When PM Trudeau visited India this past week, Khalistan came up. Trudeau was accused by the Indian government of consorting with a terrorists, namely an accused murderer. Let's do a reality check to see if the word "terrorism" is valid and review what the movement for Khalistan is.
First, let's be clear that Hindus by religion and language have the most power in India, although there are several religions and languages. While the Khalistan movement pushes for an independent state for followers of Sikhism, conversely, many Hindus push for a Hindu only Hindustan.
Let's also recall the massacre of Sikhs by state forces at the Golden Temple in 1994. This was a response to growing protests by Sikhs including Khalistan independence advocates, when some Khalistan supporters took up arms.
Here is a brief description and history of the Khalistan movement from the Wikipedia site.
The Khalistan movement is a Sikh nationalist movement, which seeks to create a separate country called Khalistān (Punjabi: ਖਾਲਿਸਤਾਨ, "The Land of the Pure") in the Punjab region of South Asia. The territorial definition of the proposed country Khalistan ranges from the Punjab, to parts of Haryana, Himachal Pradesh, Jammu and Kashmir, and Rajasthan.
The Punjab region has been the traditional homeland of the Sikhs. Before its conquest by the British, it had been ruled by the Sikhs for 82 years; the Sikh Misls ruled over the entire Punjab from 1767 to 1799, until their confederacy was unified into the Sikh Empire by Maharajah Ranjit Singh. However, the region also has a substantial number of Hindus and Muslims, and before 1947, the Sikhs formed the largest religious group only in the Ludhiana district of the British province. When the Muslim League demanded a separate country for Muslims via the Lahore Resolution of 1940, a section of Sikh leaders grew concerned that their community would be left without any homeland following the partition of India between the Hindus and the Muslims.
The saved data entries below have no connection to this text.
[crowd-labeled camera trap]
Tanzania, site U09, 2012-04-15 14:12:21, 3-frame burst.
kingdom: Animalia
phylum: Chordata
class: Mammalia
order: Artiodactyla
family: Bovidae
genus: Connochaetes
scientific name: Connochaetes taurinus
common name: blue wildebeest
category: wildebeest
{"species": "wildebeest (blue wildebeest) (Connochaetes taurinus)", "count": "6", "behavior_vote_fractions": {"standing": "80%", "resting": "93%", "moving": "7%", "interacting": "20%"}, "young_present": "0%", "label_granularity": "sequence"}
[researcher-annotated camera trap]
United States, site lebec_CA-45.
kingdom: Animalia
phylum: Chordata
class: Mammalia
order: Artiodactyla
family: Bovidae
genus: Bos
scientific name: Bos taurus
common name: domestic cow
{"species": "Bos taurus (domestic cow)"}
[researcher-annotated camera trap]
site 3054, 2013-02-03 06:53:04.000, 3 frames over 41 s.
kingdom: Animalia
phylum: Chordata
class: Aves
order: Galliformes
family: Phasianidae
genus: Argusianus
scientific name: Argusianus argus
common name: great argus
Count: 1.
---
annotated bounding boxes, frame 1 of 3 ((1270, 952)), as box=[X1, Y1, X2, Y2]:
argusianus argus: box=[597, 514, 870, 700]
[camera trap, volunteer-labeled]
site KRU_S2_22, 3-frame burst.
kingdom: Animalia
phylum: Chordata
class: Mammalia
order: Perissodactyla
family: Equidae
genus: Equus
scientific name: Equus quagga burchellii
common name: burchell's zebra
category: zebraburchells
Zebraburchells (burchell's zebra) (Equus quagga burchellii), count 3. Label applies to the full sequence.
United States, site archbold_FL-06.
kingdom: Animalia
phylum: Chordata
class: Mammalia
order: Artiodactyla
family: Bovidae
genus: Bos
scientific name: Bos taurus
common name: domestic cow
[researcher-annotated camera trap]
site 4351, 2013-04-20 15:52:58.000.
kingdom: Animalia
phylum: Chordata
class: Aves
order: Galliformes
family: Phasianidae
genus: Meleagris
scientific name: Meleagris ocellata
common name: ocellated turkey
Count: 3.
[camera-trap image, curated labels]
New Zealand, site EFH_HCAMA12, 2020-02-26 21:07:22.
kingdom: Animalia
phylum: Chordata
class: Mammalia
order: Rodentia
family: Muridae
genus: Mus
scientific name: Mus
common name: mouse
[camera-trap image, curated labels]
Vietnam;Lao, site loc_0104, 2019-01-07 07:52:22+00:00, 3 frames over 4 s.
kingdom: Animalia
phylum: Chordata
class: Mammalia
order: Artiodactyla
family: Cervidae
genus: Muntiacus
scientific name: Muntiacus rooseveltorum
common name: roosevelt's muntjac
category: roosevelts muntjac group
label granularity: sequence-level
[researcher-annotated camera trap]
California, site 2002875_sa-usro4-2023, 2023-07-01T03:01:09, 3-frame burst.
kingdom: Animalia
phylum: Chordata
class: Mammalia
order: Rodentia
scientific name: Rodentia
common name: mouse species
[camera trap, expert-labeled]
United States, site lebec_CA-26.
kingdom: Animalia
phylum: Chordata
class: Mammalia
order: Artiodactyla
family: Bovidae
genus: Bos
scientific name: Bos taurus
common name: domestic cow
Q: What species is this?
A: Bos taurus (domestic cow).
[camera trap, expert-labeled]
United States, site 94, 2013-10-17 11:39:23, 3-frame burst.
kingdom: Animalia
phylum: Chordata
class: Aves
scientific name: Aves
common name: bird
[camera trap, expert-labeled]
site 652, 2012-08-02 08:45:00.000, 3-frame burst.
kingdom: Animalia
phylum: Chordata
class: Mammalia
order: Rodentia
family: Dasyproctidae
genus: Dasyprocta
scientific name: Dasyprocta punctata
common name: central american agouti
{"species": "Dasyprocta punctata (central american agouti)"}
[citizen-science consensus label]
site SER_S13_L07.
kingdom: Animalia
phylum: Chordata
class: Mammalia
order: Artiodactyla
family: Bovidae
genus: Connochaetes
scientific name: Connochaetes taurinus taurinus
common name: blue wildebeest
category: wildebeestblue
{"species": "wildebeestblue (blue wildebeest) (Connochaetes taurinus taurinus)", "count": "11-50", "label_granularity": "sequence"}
They put forward the idea of Khalistan, envisaging it as a theocratic state covering a small part of the greater Punjab region.
After the partition was announced, the majority of the Sikhs migrated from the Pakistani province of Punjab to the Indian province of Punjab, which then included parts of present-day Haryana and Himachal Pradesh. Following India's independence in 1947, the Punjabi Suba Movement led by the Akali Dal aimed at the creation of a Punjabi-majority state (Suba) in the Punjab region of India in the 1950s. Concerned that creating a Punjabi-majority state would effectively mean creating a Sikh-majority state, the Indian government initially rejected the demand. After a series of protests, violent clampdowns on the Sikhs, and the Indo-Pakistani War of 1965, the Government finally agreed to partition the state, creating a new Sikh-majority Punjab state and splitting the rest of the region into the states of Himachal Pradesh and the new state of Haryana. Subsequently, Sikh leaders started demanding more autonomy for the states, alleging that the Central government was discriminating against Punjab. Although the Akali Dal explicitly opposed the demand for an independent Sikh country, the issues raised by it were used as a premise for the creation of a separate country by the proponents of Khalistan.